- SHORT EXERCISE 1 -
In the ext2 algorithm overview, what value must the superblock's magic number equal?
- SHORT EXERCISE 2 -
Resume the ext2 algorithm overview after its final line.

4.4 Algorithm Overview

Superblock Parsing:

1. Seek to offset 1024
2. Read 1024 bytes into ext2_super_block struct
3. Validate magic number == 0xEF53
4. Calculate: block_size = 1024 << s_log_block_size
5. Calculate: groups_count = ceil(s_blocks_count / s_blocks_per_group)
6. Determine inode_size (128 for rev 0, s_inode_size for rev 1+)

Inode Location:

Given inode number N:
1. block_group = (N - 1) / s_inodes_per_group
2. local_index = (N - 1) % s_inodes_per_group
3. inode_table_block = bgdt[block_group].bg_inode_table
4. byte_offset = inode_table_block * block_size + local_index * inode_size
5. Seek to byte_offset, read inode_size bytes

Directory Traversal:

Given directory inode:
1. Read data blocks pointed to by inode.i_block[0..11]
2. For each block:
   a. offset = 0
   b. While offset < block_size:
      - Read dir_entry at offset
      - If entry.inode != 0, process entry
      - offset += entry.rec_len

Path Resolution:

Given path "/a/b/c":
1. current_inode = 2 (root)

- RECORD SET -
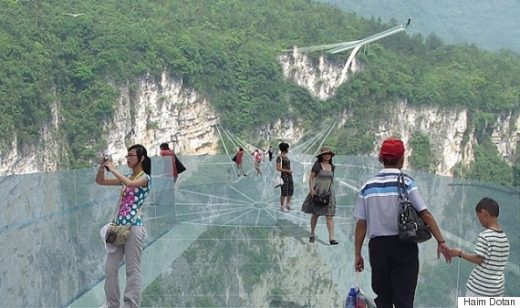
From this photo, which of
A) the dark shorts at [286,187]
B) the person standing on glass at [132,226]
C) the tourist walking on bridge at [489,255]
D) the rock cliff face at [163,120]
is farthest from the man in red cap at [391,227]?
the rock cliff face at [163,120]

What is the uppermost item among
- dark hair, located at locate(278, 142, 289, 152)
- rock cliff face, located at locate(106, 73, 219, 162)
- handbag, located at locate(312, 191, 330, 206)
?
rock cliff face, located at locate(106, 73, 219, 162)

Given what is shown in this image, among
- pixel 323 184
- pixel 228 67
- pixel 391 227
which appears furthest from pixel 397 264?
pixel 228 67

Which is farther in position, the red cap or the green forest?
the green forest

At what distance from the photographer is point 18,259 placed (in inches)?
144

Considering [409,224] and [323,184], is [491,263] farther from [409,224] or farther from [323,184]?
[323,184]

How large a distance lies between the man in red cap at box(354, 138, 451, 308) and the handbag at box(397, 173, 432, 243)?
2 cm

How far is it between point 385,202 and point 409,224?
0.38 feet

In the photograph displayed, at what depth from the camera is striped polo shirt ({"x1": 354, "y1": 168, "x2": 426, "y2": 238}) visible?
270 centimetres

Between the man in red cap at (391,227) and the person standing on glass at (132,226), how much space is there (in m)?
0.96

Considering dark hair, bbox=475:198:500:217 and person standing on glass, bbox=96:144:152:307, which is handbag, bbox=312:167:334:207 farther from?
dark hair, bbox=475:198:500:217

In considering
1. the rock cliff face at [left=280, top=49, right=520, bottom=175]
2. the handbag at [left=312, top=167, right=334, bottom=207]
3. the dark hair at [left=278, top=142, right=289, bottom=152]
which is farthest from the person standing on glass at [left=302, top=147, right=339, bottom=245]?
the rock cliff face at [left=280, top=49, right=520, bottom=175]

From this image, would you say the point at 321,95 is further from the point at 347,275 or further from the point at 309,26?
the point at 347,275

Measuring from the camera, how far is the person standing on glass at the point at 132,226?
324 centimetres

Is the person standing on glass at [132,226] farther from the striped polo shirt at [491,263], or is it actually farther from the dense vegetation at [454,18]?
the dense vegetation at [454,18]
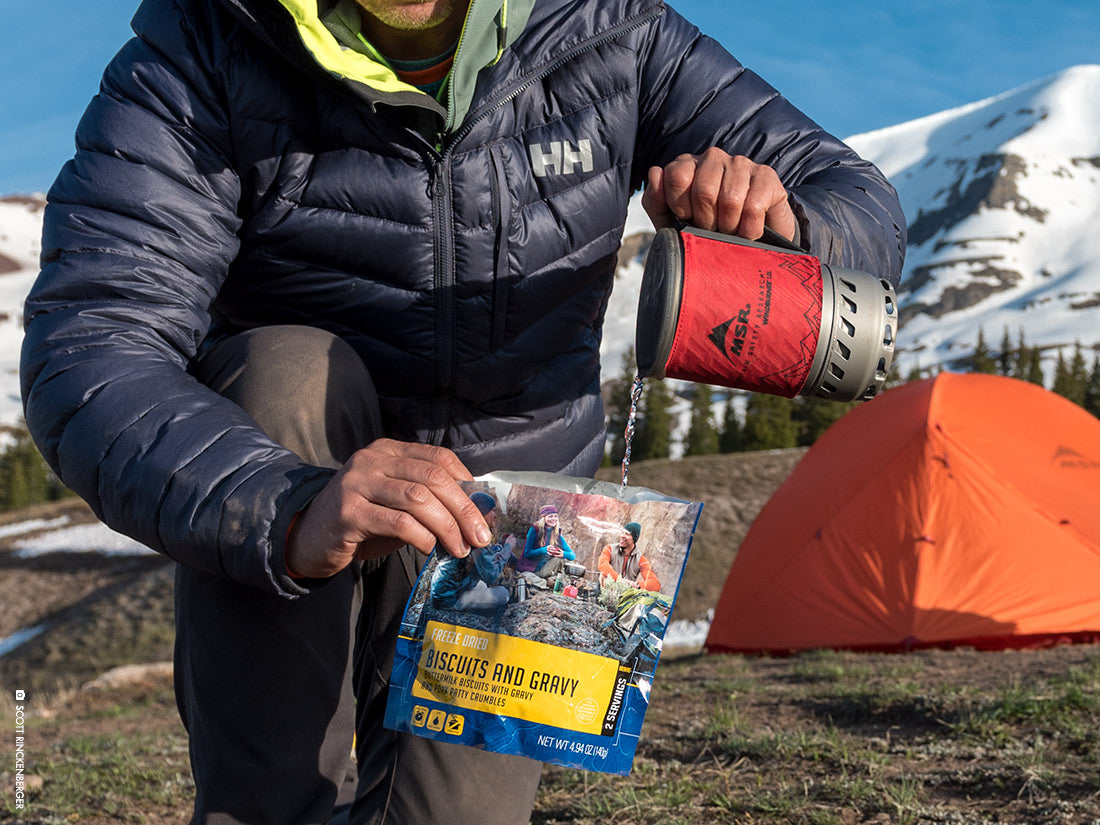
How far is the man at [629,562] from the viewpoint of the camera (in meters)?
1.63

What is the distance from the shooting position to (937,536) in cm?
829

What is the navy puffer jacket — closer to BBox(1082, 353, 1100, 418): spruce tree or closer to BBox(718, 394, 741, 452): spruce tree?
BBox(718, 394, 741, 452): spruce tree

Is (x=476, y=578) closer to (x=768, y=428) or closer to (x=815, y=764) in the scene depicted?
(x=815, y=764)

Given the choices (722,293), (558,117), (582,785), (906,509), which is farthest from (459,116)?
(906,509)

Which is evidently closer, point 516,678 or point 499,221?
point 516,678

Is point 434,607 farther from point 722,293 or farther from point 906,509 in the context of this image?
point 906,509

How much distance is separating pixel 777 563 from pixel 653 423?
32.0 metres

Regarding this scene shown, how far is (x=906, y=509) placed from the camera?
846 cm

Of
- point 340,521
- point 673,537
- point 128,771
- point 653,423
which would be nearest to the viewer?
point 340,521

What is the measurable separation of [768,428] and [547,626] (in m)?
34.4

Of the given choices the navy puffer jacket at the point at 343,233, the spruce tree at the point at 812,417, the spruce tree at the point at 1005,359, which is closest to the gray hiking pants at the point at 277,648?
the navy puffer jacket at the point at 343,233

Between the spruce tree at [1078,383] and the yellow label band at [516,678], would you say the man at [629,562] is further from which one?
the spruce tree at [1078,383]

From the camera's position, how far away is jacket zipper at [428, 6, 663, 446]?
2.02 m

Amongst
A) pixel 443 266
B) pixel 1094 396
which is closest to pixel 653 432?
pixel 1094 396
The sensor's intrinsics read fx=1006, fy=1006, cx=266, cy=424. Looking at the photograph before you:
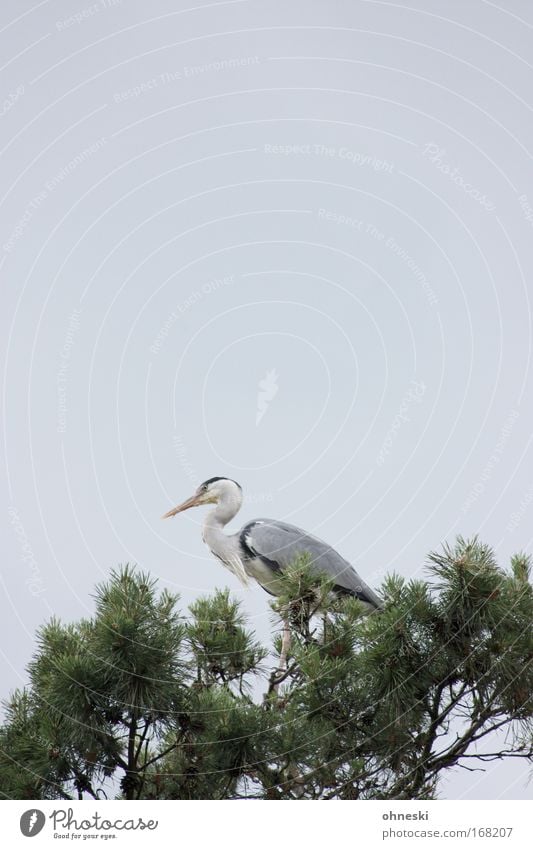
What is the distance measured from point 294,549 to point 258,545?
272 mm

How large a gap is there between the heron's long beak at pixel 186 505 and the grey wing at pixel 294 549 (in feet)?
1.46

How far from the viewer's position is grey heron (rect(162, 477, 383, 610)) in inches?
275

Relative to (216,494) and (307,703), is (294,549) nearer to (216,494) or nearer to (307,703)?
(216,494)

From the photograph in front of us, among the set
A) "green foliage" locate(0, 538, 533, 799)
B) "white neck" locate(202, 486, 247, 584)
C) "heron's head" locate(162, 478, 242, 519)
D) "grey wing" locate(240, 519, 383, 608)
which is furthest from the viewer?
"heron's head" locate(162, 478, 242, 519)

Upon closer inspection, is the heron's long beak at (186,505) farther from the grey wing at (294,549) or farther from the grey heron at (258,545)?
the grey wing at (294,549)

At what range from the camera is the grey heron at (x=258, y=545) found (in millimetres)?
6977

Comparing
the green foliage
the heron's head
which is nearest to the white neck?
the heron's head

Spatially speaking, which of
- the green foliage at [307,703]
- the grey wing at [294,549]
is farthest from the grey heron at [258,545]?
the green foliage at [307,703]

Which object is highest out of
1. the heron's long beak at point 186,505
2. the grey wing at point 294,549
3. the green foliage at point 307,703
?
the heron's long beak at point 186,505

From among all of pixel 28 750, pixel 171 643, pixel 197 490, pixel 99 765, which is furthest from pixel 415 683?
pixel 197 490

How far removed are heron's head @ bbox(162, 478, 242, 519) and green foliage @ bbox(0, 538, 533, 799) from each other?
2.49 meters

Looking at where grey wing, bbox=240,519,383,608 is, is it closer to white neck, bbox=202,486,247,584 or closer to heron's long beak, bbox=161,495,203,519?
white neck, bbox=202,486,247,584

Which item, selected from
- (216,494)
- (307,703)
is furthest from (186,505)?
(307,703)
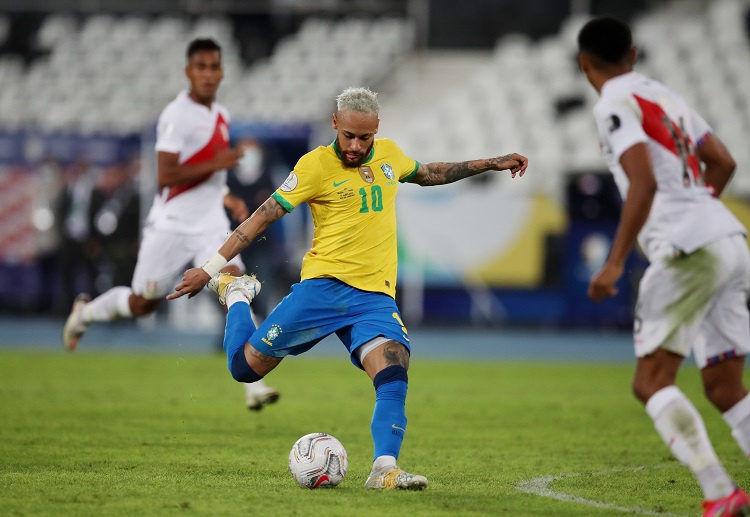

- EXERCISE OUTPUT 1 -
0xEF53

- EXERCISE OUTPUT 2 -
2. Split path by '/'
3. For each component:
   a. Read current_inode as directory
   b. Search entries for component name
   c. If found, current_inode = entry.inode
   d. If not found, return -ENOENT
4. Return current_inode

5. Implementation Guide

5.1 Development Environment Setup

Required packages (Ubuntu/Debian):

sudo apt install build-essential
sudo apt install e2fsprogs     # For mkfs.ext2, dumpe2fs, debugfs
sudo apt install hexdump xxd   # For verification

Required packages (macOS):

brew install e2fsprogs
# Note: mounting ext2 on macOS requires ext4fuse or similar

Project structure:

fsexplore/
├── Makefile
├── include/
│   ├── ext2_defs.h
│   ├── fs_context.h
│   ├── superblock.h
│   ├── block_group.h
│   ├── inode.h
│   ├── directory.h
│   └── path.h
├── src/
│   ├── main.c
│   ├── fs_context.c
│   ├── superblock.c
│   ├── block_group.c
│   ├── inode.c
│   ├── directory.c
│   └── path.c
├── tests/
│   ├── test_superblock.c
│   ├── test_inode.c
│   └── test_integration.sh
└── README.md

Makefile:

CC = gcc
CFLAGS = -Wall -Wextra -Werror -std=c11 -I include
LDFLAGS =
SRC = src/main.c src/fs_context.c src/superblock.c src/block_group.c \
      src/inode.c src/directory.c src/path.c
OBJ = $(SRC:.c=.o)
TARGET = fsexplore

all: $(TARGET)

$(TARGET): $(OBJ)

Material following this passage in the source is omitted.